This note concerns the inductance of a straight wire. Surprisingly, it is not easy to find an expression for the inductance of a straight piece of wire, and it is far more difficult to find out how that expression was obtained. And yet this result is very useful as a building block for more complex structures, and also because the inductance of a wire is important in high frequency or high speed electrical circuits.

The first really convenient derivation of the inductance of a wire which I have been able to find is due to Rosa(1). The first dilemma which Rosa faced is that there is no unambiguous definition of how to define the inductance of a straight wire. If we consider the wire in isolation we ignore the question of how the current gets to the wire. But that current, however it is delivered, will affect the flux which is developed in the vicinity of the wire. But this flux is a part of the definition. Rosa resolved the dilemma arbitrarily (there is no other way) by defining the inductance as the ratio of the flux developed in the region bounded by lines perpendicular to the beginning and end of the wire. Let's look at Rosa's own words in which he recognizes the dilemma in the definition.

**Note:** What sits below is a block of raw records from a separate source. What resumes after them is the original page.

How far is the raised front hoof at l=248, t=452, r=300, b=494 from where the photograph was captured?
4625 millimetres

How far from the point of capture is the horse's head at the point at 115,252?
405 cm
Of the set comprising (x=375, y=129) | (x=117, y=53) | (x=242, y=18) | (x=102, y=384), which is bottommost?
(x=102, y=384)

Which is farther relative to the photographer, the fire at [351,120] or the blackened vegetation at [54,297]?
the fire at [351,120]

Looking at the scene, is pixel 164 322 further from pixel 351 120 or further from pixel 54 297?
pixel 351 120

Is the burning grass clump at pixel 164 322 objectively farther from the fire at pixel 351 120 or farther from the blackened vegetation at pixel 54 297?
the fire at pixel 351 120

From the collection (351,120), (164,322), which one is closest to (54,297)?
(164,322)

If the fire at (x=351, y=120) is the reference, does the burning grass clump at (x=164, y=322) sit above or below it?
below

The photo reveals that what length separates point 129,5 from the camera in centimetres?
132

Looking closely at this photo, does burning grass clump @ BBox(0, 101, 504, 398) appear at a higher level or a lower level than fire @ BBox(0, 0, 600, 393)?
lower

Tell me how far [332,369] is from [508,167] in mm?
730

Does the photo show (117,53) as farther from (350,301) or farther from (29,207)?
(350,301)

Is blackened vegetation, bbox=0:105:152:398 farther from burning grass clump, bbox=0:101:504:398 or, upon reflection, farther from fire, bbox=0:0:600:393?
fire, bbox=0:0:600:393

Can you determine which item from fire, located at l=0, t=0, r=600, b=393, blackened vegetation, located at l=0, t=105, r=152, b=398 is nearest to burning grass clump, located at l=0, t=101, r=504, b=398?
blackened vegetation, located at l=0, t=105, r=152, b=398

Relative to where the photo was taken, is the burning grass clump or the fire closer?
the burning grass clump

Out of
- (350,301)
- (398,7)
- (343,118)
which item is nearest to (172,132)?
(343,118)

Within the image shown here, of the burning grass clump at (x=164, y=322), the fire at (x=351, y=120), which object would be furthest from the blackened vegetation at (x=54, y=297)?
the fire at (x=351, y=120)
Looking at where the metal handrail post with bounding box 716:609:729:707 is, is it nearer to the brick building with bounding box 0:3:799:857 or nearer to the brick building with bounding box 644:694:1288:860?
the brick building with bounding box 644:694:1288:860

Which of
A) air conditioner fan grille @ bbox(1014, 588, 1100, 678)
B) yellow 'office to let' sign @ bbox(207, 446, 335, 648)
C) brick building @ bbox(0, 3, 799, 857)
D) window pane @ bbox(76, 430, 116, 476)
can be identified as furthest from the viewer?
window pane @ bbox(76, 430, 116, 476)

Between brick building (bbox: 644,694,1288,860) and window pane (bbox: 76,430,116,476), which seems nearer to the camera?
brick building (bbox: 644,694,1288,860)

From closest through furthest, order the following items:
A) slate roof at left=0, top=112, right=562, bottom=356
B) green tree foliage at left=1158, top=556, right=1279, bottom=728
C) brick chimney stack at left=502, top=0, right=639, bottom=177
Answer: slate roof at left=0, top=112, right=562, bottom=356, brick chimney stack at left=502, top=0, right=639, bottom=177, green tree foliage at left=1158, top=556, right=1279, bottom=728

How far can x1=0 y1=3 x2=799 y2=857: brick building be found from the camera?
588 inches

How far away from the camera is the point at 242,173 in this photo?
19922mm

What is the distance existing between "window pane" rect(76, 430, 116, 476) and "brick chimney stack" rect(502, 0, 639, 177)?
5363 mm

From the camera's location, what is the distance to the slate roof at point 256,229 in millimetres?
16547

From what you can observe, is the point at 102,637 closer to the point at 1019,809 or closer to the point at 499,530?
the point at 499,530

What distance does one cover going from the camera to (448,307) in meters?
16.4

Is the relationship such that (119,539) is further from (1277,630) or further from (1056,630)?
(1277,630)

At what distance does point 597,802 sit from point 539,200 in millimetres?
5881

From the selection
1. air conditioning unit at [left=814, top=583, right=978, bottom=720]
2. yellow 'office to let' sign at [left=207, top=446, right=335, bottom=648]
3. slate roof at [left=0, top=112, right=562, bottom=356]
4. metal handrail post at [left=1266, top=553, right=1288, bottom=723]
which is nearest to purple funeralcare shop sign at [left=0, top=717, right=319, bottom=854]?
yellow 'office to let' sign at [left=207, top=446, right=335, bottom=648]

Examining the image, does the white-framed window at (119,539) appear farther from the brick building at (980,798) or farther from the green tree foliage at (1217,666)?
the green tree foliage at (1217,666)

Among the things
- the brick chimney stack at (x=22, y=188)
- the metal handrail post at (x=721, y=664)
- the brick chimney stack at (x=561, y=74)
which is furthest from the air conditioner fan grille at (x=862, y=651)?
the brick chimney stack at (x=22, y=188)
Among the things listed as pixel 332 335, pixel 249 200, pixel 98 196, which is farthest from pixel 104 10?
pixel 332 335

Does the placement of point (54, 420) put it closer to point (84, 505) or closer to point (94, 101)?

"I have derived the formulae in the simplest possible manner, using the law of Biot and Savart in the differential form instead of Neumann's equation, as it gives a better physical view of the various problems considered. This law has not, of course, been experimentally verified for unclosed circuits; but the self inductance of an unclosed circuit means simply its self-inductance as a part of a closed circuit, the total inductance of which cannot be determined until the entire circuit is specified. In this sense the use of the law of Biot and Savart to obtain the self-inductance of an unclosed circuit is perfectly legitimate."

One might question here what the word 'legitimate'. Rosa has made an assumption in order to obtain a result. That is fine, but I don't think you should say it is legitimate, in the sense of being according to law. There is no law to guide this assumption. In any event let us proceed to the solution. The approach is the following.

1. Set up the geometry of a point at some distance from a straight line.

2. Write dH from Biot Savart at that point. Let the current equal one for simplicity.

3. Find the total H due to all of the current in the line by integrating over the line.

4. Set B = uH.

5. Find the magnetic flux phi in a differential area which is parallel to the wire by integrating B over this area which is a fixed distance from the wire.

6. Find the total flux phi over all of the area from the edge of the wire to infinity by integrating over the distance from the wire to infinity.

7. Since the current was set equal to one, the total flux equals the inductance.

I am not going to put in the full derivation until I find a more math-friendly language than HTML. You can get the full derivation by contacting me (thealy@scu.edu), or by looking up the original Rosa reference below.

The total low frequency inductance (internal plus external) of a straight wire is:

Ldc = 2L[ln(2L/r) - 0.75]nH

where Ldc is the "low-frequency" or DC inductance in nanohenries (nH), L is the length of the wire in cm, and r is the radius of the wire in cm.

This result is based on the assumption that the radius r is much less than the length L, which is commonly true.

For sufficiently high frequencies skin effects cause the internal inductance to go to zero and the inductance becomes:

Lac = 2L[ln(2L/r) - 1.00]

E.B. Rosa, "The Self and Mutual Inductances of Linear Conductors", Bulletin of the Bureau of Standards, Vol.4, No.2, 1908, Page 301ff.